After training things improve a lot – in the first image below, the model is now 96% certain it can see safety helmets, and in the second 98% certain it is not.
What still ‘blows my mind’ is that there are multiple people in the image – the training set contained individuals, groups, different lighting and helmet colours – imagine trying to ‘code’ for this in a conventional way! But the model has learned the ‘helmet-ness’ of the images!
You can give the model an image it has never seen (e.g. me wearing a red safety helmet, thanks fire warden!):
My GitHub goes onto cover how to deploy to a DeepLens (still working on that), and I’ll blog about how that works later, and what it could do if it ‘sees’ someone not wearing a safety helmet.
This example is a simple classifier (‘is’ or ‘is not’ … like the ‘Silicon Valley’ episode of ‘Hotdog not hotdog’), but could cover many different categories, or be trained to recognise people faces from a list.

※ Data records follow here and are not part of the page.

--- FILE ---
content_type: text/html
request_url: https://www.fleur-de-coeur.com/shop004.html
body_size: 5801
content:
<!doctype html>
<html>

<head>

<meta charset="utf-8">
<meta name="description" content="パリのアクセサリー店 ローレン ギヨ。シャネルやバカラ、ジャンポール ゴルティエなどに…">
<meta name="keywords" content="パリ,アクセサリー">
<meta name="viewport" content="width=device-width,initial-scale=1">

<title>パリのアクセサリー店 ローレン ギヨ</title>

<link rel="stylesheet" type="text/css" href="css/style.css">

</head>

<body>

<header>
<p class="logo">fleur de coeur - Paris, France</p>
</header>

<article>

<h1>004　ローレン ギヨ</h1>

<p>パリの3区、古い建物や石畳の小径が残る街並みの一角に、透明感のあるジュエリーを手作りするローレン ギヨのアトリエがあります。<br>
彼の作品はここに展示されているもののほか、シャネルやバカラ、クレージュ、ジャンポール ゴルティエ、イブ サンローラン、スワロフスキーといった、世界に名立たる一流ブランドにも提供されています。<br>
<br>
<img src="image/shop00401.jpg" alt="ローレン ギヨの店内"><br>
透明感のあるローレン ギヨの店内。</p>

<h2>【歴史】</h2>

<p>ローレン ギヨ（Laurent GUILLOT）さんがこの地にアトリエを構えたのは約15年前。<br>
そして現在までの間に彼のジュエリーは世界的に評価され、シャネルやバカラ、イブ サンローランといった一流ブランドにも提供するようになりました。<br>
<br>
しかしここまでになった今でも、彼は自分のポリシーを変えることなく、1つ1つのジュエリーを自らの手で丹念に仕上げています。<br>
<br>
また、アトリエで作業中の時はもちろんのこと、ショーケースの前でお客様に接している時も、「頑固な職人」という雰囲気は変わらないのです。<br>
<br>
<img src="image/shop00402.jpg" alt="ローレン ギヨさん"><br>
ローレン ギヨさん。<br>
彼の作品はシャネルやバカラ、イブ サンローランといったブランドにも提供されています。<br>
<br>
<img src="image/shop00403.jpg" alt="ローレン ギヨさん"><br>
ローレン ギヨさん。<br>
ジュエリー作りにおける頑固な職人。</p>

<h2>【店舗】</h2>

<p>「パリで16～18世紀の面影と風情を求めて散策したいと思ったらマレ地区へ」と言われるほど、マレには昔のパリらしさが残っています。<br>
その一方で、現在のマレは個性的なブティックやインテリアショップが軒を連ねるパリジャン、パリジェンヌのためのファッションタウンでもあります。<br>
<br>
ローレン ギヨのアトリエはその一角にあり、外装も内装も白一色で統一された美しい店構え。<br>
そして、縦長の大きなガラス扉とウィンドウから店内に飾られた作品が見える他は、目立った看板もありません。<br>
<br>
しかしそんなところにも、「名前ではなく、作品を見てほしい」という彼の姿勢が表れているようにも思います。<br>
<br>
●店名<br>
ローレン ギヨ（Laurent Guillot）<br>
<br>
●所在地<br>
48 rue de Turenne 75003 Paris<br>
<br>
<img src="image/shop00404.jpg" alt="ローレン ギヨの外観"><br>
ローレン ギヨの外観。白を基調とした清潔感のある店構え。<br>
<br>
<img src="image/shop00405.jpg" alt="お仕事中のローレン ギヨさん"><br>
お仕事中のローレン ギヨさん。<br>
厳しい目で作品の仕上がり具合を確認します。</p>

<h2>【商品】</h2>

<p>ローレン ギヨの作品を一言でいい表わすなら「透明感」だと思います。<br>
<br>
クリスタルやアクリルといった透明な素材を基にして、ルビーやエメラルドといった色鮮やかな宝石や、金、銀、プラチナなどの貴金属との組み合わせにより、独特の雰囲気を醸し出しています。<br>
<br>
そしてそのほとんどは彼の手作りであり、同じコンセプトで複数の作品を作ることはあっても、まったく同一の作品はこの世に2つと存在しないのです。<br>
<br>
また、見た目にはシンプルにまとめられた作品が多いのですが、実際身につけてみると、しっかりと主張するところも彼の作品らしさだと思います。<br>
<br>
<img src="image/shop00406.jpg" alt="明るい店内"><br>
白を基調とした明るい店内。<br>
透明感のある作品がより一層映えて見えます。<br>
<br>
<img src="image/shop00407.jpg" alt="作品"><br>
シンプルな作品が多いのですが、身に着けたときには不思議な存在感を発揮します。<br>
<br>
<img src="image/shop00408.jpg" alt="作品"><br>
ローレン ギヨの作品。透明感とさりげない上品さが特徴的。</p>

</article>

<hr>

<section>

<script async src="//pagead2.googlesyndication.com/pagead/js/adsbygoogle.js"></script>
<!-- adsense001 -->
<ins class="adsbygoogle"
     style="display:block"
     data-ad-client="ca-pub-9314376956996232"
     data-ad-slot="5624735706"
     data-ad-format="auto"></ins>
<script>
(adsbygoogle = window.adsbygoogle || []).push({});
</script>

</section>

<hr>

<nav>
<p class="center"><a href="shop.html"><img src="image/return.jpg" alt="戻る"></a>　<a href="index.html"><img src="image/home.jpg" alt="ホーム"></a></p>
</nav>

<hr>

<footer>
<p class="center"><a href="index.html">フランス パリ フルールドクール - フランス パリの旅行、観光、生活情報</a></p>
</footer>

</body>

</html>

The same method can be applied to numeric data (e.g. find patterns to determine if someone is likely to default on a loan), and with almost limitless cloud-based storage and processing, new applications are emerging.
I feel that the technology is already amazing enough, we can now dream up equally amazing use cases and applications for this fast moving and evolving field of deep learning!